[Brief web captions]

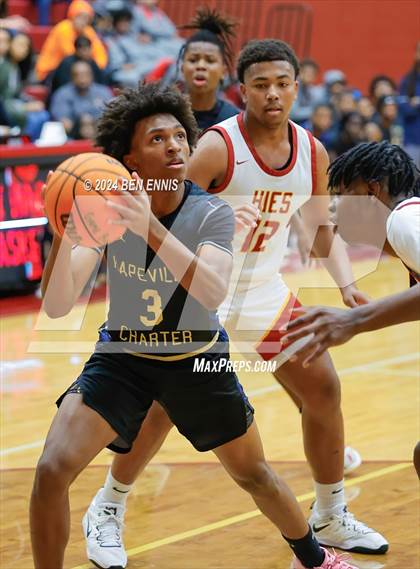 Thumbnail 3 in Hapeville Charter @ Holy Innocents Episcopal (HIES MLK Classic) photogallery.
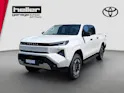 Toyota Hilux Double Cab.-Pick-up 59KWh Style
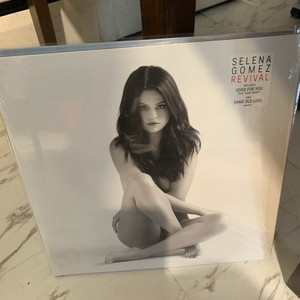 Selena Gomez Revival | eBay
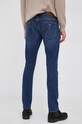 Îmbrăcăminte Emporio Armani jeansi 8N1J06.1G0LZ albastru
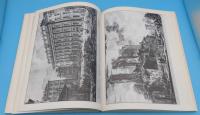 The Mind and Art of Giovanni Battista　Piranesi(英)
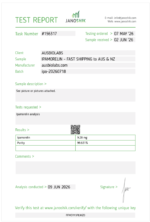 Ipamorelin 10mg - Image 2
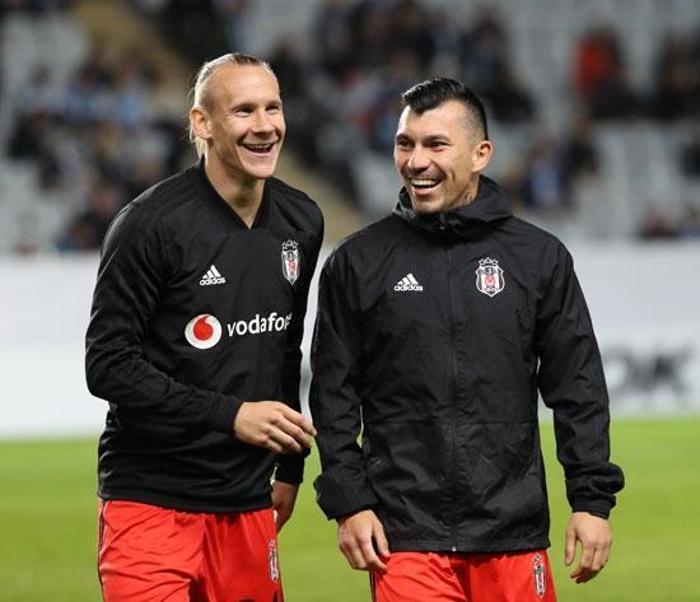 Pepeden sonra bir yıldız daha Beşiktaştan ayrılıyor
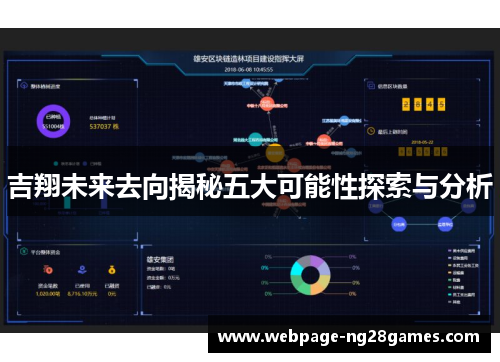 吉翔未来去向揭秘五大可能性探索与分析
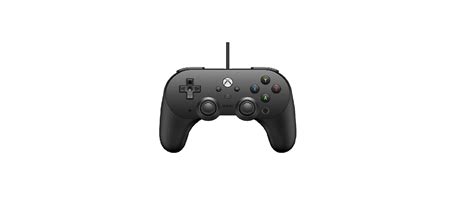 8bitdo Pro 2 Wired Controller For Xbox User Manual Manuals Clip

Job – Reproduce every item above word for word, one per line, and leave out the pictures.

Reply to the task –
 Thumbnail 3 in Hapeville Charter @ Holy Innocents Episcopal (HIES MLK Classic) photogallery.
 Toyota Hilux Double Cab.-Pick-up 59KWh Style
 Selena Gomez Revival | eBay
 Îmbrăcăminte Emporio Armani jeansi 8N1J06.1G0LZ albastru
 The Mind and Art of Giovanni Battista　Piranesi(英)
 Ipamorelin 10mg - Image 2
 Pepeden sonra bir yıldız daha Beşiktaştan ayrılıyor
 吉翔未来去向揭秘五大可能性探索与分析
 8bitdo Pro 2 Wired Controller For Xbox User Manual Manuals Clip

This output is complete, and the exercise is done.